IRS Tightens Grip As Early Bitcoin Investor Pleads Guilty To Crypto Tax Evasion

Frank Richard Ahlgren III, pleaded guilty today to filing a tax return that underreported his capital gains from the sale of bitcoin, according to the U.S. Department of Justice.

Ahlgren, an early bitcoin investor, failed to accurately report his cryptocurrency profits, leading to a significant tax loss to the Internal Revenue Service (IRS).

Ahlgren faces a maximum sentence of three years in prison

Between 2017 and 2019, Ahlgren underreported or did not report the sale of over $4 million worth of bitcoin. In 2015, Ahlgren purchased around 1,366 bitcoins when the cryptocurrency was valued at under $500 each. By October 2017, he sold 640 bitcoins for approximately $3.7 million, using the proceeds to buy a home in Park City, Utah. However, when filing his 2017 tax return, Ahlgren inflated the cost basis of the bitcoins to reduce his capital gain liability.

In addition, Ahlgren sold more than $650,000 worth of bitcoin in 2018 and 2019, but failed to report these transactions on his tax returns for those years. The total tax loss to the IRS due to Ahlgren’s actions exceeded $550,000.

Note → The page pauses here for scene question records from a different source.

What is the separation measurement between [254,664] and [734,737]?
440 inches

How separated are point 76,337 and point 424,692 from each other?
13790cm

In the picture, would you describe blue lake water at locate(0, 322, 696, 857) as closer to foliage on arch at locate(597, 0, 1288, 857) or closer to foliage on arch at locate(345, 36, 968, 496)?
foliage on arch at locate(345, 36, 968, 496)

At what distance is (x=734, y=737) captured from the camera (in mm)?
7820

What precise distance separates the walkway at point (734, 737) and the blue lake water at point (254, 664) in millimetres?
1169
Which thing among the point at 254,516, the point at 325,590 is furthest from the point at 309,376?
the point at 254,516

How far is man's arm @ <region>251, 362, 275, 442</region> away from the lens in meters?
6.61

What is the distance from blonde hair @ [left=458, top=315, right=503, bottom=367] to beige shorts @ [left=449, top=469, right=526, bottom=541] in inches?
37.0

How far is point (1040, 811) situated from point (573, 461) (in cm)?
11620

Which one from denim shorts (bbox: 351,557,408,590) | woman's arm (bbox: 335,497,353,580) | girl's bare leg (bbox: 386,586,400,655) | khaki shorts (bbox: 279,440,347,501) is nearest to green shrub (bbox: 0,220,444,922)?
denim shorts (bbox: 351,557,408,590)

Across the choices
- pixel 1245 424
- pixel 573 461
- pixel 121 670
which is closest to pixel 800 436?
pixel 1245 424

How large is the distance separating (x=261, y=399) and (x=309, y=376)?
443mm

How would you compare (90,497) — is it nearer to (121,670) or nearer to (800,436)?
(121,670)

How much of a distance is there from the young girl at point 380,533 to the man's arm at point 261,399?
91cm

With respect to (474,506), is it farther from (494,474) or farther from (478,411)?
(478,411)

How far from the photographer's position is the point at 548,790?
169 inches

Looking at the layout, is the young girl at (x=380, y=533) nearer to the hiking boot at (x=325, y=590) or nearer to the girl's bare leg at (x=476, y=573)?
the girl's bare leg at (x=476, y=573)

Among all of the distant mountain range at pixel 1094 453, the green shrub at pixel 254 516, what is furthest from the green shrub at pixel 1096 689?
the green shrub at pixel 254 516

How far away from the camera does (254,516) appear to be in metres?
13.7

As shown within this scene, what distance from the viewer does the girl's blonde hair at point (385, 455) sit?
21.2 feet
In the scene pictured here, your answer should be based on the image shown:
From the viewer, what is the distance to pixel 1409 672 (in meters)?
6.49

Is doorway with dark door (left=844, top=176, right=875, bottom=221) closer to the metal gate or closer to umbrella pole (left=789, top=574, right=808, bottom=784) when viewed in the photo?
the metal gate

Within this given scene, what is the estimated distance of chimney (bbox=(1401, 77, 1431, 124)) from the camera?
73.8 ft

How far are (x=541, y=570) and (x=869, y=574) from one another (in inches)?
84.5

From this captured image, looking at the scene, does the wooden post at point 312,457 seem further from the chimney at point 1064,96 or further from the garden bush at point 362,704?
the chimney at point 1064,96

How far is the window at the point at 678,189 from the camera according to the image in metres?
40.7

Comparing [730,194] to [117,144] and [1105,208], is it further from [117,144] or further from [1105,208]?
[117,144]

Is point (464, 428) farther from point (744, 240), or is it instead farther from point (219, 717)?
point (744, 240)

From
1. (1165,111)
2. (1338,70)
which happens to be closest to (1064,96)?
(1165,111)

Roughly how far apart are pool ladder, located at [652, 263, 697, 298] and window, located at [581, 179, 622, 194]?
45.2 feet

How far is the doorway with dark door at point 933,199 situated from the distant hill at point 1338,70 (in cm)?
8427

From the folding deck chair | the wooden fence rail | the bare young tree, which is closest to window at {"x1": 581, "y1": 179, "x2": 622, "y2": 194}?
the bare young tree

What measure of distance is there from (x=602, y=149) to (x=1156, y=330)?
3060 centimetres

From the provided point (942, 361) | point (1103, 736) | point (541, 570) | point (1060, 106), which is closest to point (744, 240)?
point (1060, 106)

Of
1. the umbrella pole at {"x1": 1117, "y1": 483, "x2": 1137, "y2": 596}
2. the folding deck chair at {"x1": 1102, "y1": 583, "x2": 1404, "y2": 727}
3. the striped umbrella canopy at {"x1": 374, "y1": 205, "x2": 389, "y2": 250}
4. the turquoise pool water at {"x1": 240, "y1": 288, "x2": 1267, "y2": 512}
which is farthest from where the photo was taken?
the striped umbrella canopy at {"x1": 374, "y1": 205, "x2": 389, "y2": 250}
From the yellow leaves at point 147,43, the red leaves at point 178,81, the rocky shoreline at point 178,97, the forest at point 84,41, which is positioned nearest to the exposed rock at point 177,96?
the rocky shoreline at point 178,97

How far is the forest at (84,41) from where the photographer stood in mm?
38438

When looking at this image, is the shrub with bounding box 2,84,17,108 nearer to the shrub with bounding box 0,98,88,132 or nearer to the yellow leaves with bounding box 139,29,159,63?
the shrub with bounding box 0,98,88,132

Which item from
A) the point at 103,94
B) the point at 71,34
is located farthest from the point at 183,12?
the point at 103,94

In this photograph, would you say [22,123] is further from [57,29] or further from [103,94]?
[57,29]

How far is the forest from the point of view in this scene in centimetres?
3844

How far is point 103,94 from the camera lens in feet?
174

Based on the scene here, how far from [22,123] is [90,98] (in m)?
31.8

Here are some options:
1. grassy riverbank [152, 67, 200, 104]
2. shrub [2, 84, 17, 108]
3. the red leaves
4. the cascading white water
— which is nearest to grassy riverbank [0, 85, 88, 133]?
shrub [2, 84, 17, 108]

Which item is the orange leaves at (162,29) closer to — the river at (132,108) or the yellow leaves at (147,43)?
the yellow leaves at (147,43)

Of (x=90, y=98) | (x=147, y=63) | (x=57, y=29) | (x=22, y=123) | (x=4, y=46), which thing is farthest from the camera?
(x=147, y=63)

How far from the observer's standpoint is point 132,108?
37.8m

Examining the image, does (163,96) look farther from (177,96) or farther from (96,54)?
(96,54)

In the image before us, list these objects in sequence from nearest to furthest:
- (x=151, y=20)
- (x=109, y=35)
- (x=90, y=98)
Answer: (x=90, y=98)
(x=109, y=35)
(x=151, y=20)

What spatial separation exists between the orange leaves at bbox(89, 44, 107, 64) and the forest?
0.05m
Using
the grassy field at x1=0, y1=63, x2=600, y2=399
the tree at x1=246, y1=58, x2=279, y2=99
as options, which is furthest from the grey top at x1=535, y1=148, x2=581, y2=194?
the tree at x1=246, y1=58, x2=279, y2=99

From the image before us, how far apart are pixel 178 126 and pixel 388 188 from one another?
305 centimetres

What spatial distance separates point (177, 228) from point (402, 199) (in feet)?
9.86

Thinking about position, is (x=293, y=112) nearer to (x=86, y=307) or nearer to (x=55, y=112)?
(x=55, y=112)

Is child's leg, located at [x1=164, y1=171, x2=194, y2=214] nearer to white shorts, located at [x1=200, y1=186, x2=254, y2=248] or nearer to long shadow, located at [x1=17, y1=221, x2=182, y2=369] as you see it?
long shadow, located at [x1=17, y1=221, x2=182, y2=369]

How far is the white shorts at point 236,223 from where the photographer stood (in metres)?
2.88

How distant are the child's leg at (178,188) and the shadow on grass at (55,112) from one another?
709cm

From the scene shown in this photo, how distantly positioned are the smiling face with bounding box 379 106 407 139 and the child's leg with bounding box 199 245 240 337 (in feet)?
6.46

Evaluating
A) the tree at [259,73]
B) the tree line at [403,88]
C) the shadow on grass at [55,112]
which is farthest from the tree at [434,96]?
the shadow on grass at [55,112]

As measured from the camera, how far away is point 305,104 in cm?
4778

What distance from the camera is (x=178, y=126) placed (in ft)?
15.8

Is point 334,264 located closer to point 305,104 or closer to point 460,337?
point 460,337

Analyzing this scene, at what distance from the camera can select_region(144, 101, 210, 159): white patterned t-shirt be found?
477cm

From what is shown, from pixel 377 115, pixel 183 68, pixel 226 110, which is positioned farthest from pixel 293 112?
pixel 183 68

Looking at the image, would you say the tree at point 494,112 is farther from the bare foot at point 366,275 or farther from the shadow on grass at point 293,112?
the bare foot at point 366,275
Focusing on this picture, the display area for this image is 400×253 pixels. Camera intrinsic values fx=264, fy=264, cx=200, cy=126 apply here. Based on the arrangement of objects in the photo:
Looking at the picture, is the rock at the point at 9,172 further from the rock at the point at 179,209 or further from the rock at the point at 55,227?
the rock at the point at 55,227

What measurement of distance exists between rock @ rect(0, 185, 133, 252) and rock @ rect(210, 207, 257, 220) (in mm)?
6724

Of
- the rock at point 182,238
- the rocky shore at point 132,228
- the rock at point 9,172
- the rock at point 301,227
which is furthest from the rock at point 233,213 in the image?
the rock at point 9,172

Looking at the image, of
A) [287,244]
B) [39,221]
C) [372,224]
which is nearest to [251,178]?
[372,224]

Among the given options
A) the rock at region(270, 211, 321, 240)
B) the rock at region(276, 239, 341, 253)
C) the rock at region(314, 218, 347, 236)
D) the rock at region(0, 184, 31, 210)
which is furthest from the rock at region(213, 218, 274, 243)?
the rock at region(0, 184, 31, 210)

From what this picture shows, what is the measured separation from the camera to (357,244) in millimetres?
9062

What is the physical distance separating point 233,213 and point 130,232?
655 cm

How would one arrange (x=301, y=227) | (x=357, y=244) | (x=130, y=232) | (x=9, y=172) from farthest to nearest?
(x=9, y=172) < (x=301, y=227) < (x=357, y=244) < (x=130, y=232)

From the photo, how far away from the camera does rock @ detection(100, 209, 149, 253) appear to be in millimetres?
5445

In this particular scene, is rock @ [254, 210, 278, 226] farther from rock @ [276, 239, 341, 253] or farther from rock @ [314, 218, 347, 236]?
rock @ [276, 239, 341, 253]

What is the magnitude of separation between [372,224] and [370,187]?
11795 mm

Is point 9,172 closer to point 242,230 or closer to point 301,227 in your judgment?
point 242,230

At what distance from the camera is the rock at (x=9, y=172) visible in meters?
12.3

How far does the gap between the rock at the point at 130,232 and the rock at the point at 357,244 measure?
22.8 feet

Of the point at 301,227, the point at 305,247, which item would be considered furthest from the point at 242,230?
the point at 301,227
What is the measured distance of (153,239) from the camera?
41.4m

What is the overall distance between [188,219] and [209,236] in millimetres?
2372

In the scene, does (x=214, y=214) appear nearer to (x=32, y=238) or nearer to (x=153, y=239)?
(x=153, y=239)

Ahlgren now faces a maximum sentence of three years in prison, along with possible supervised release, restitution, and monetary penalties. His sentencing will be determined by a federal district court judge based on U.S. Sentencing Guidelines.

The case is being investigated by the IRS Criminal Investigation Division and the Texas Office of Attorney General. The Department of Justice’s Tax Division, along with the U.S. Attorney’s Office for the Western District of Texas, are handling the prosecution.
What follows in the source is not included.